Vale observar como ainda predomina no pensamento e práticas arquivísticas a associação imediata entre arquivos e memória. Com muita freqüência, privilegia–se, nestes casos, a noção de memória como dado arqueologizável, coisa que se resgata, construção do arquivista.

Para Cook (1996), por exemplo, "a história do pensamento arquivístico neste século reflete a interação da teoria e prática desta disciplina que arquivistas de todo o mundo têm exercido para conservar a memória do mundo". Os arquivos, objeto da "ciência arquivística", continuariam ainda fortemente identificados como "sala de investigação da história".

Para Higgs (1996), "é necessário pontualizar que a prática arquivística, a gestão de documentos e a gestão da informação não são sinônimos e, inclusive, em algumas circunstâncias, incompatíveis. Ainda que possuam em comum muitos princípios, as profissões de arquivista, gestor de documentos e gestor de informação não provêm, necessariamente, de um tronco ou tradição comum e o resultado final de suas atuações pode ser muito diferente". Esta afirmação é representativa da corrente que entende a arquivologia como um campo voltado para os arquivos históricos.

Sem dúvida, a memória é uma dimensão inerente ao campo arquivístico, mas os arquivos não são apenas lugares de memória. Boa parte da literatura arquivística (sobretudo a norte–americana/canadense) tem insistido na ruptura com esta visão, apesar da dicotomia entre Arquivologia e Gestão de Documentos. A memória no espaço arquivístico só é ativada, porém, se em tais lugares de memória forem gerenciados também lugares de informação, onde esta não é apenas ordenada, mas também transferida. Se a memória não é neutra, muito menos a informação. É enquanto lugares de informação – espaços (às vezes virtuais) caracterizados pelo fluxo informacional – que os arquivos se configuram hoje, provocando redimensionamentos na arquivologia. Estes redimensionamentos colidem frontalmente com uma arquivologia entendida como uma disciplina auxiliar da história.

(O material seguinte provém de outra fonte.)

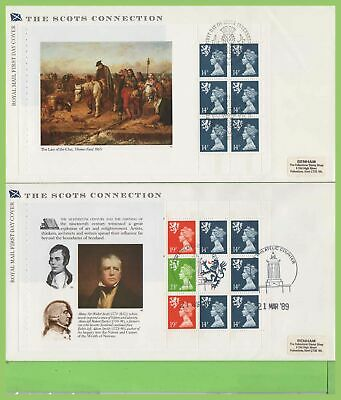 G.B. 1989 Scots booklet pane set Royal Mail First Day Covers (4) diff cancel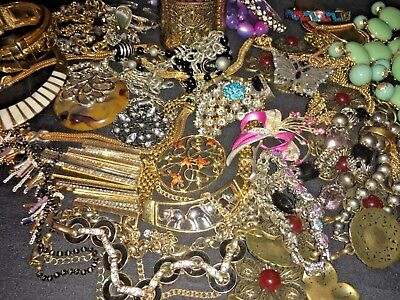 "Vintage Now Estate Find Jewelry Lot, ""JUNK DRAWER"" Unsearched Untested"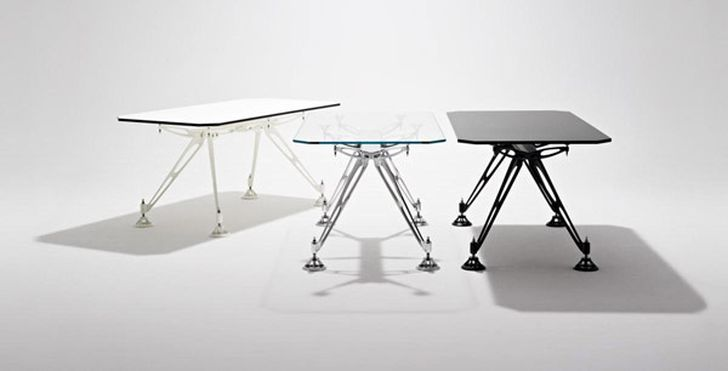 Raptor Table – Furniture Piece with Futuristic Looks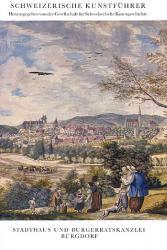 Stadthaus und Burgerratskanzlei Burgdorf
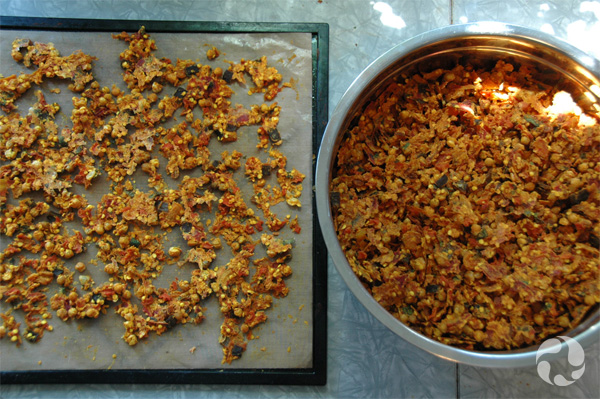 The dried mix on a dehydrator tray beside a pot of the dried mix.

Neste caso, este arquivista encontraria na história, e não na arquivologia, o seu corpus teórico. A arquivologia seria, quando muito, um método.

Esta perspectiva parece ser ainda hegemônica no campo internacional, mesmo entre muitos dos que reconhecem a teoria do ciclo vital da informação arquivística.

A formação de um pensamento arquivístico contra–hegemônico, relativizante do saber convencional dominante na área, vem aparecendo fortemente no centros de formação profissional. A abordagem de Thomassem (1996) é expressiva neste sentido. Para ele, há uma série de conseqüências para a formação das novas gerações de arquivistas, já que, "entre as mudanças provocadas pelos avanços tecnológicos, a mais estimulante é que a arquivologia deixou de ser uma ciência auxiliar da história para converter–se em uma disciplina autônoma no campo das ciências da informação". Autonomia esta marcada por uma forte interdisciplinaridade no ensino e na pesquisa arquivísticos, e um ensino cada vez mais harmonizado com as demais ciências da informação. E, por consequência, uma reprofissionalização do arquivista. Em um quadro de profundas transformações, o arquivista deve ser formado sobre o paradigma do "aprender a aprender" . "Aprender a fazer" não é mais suficiente para o arquivista da era da informação. Como tal, não pode ser apenas um reprodutor de conhecimento, mas um produtor de conhecimento.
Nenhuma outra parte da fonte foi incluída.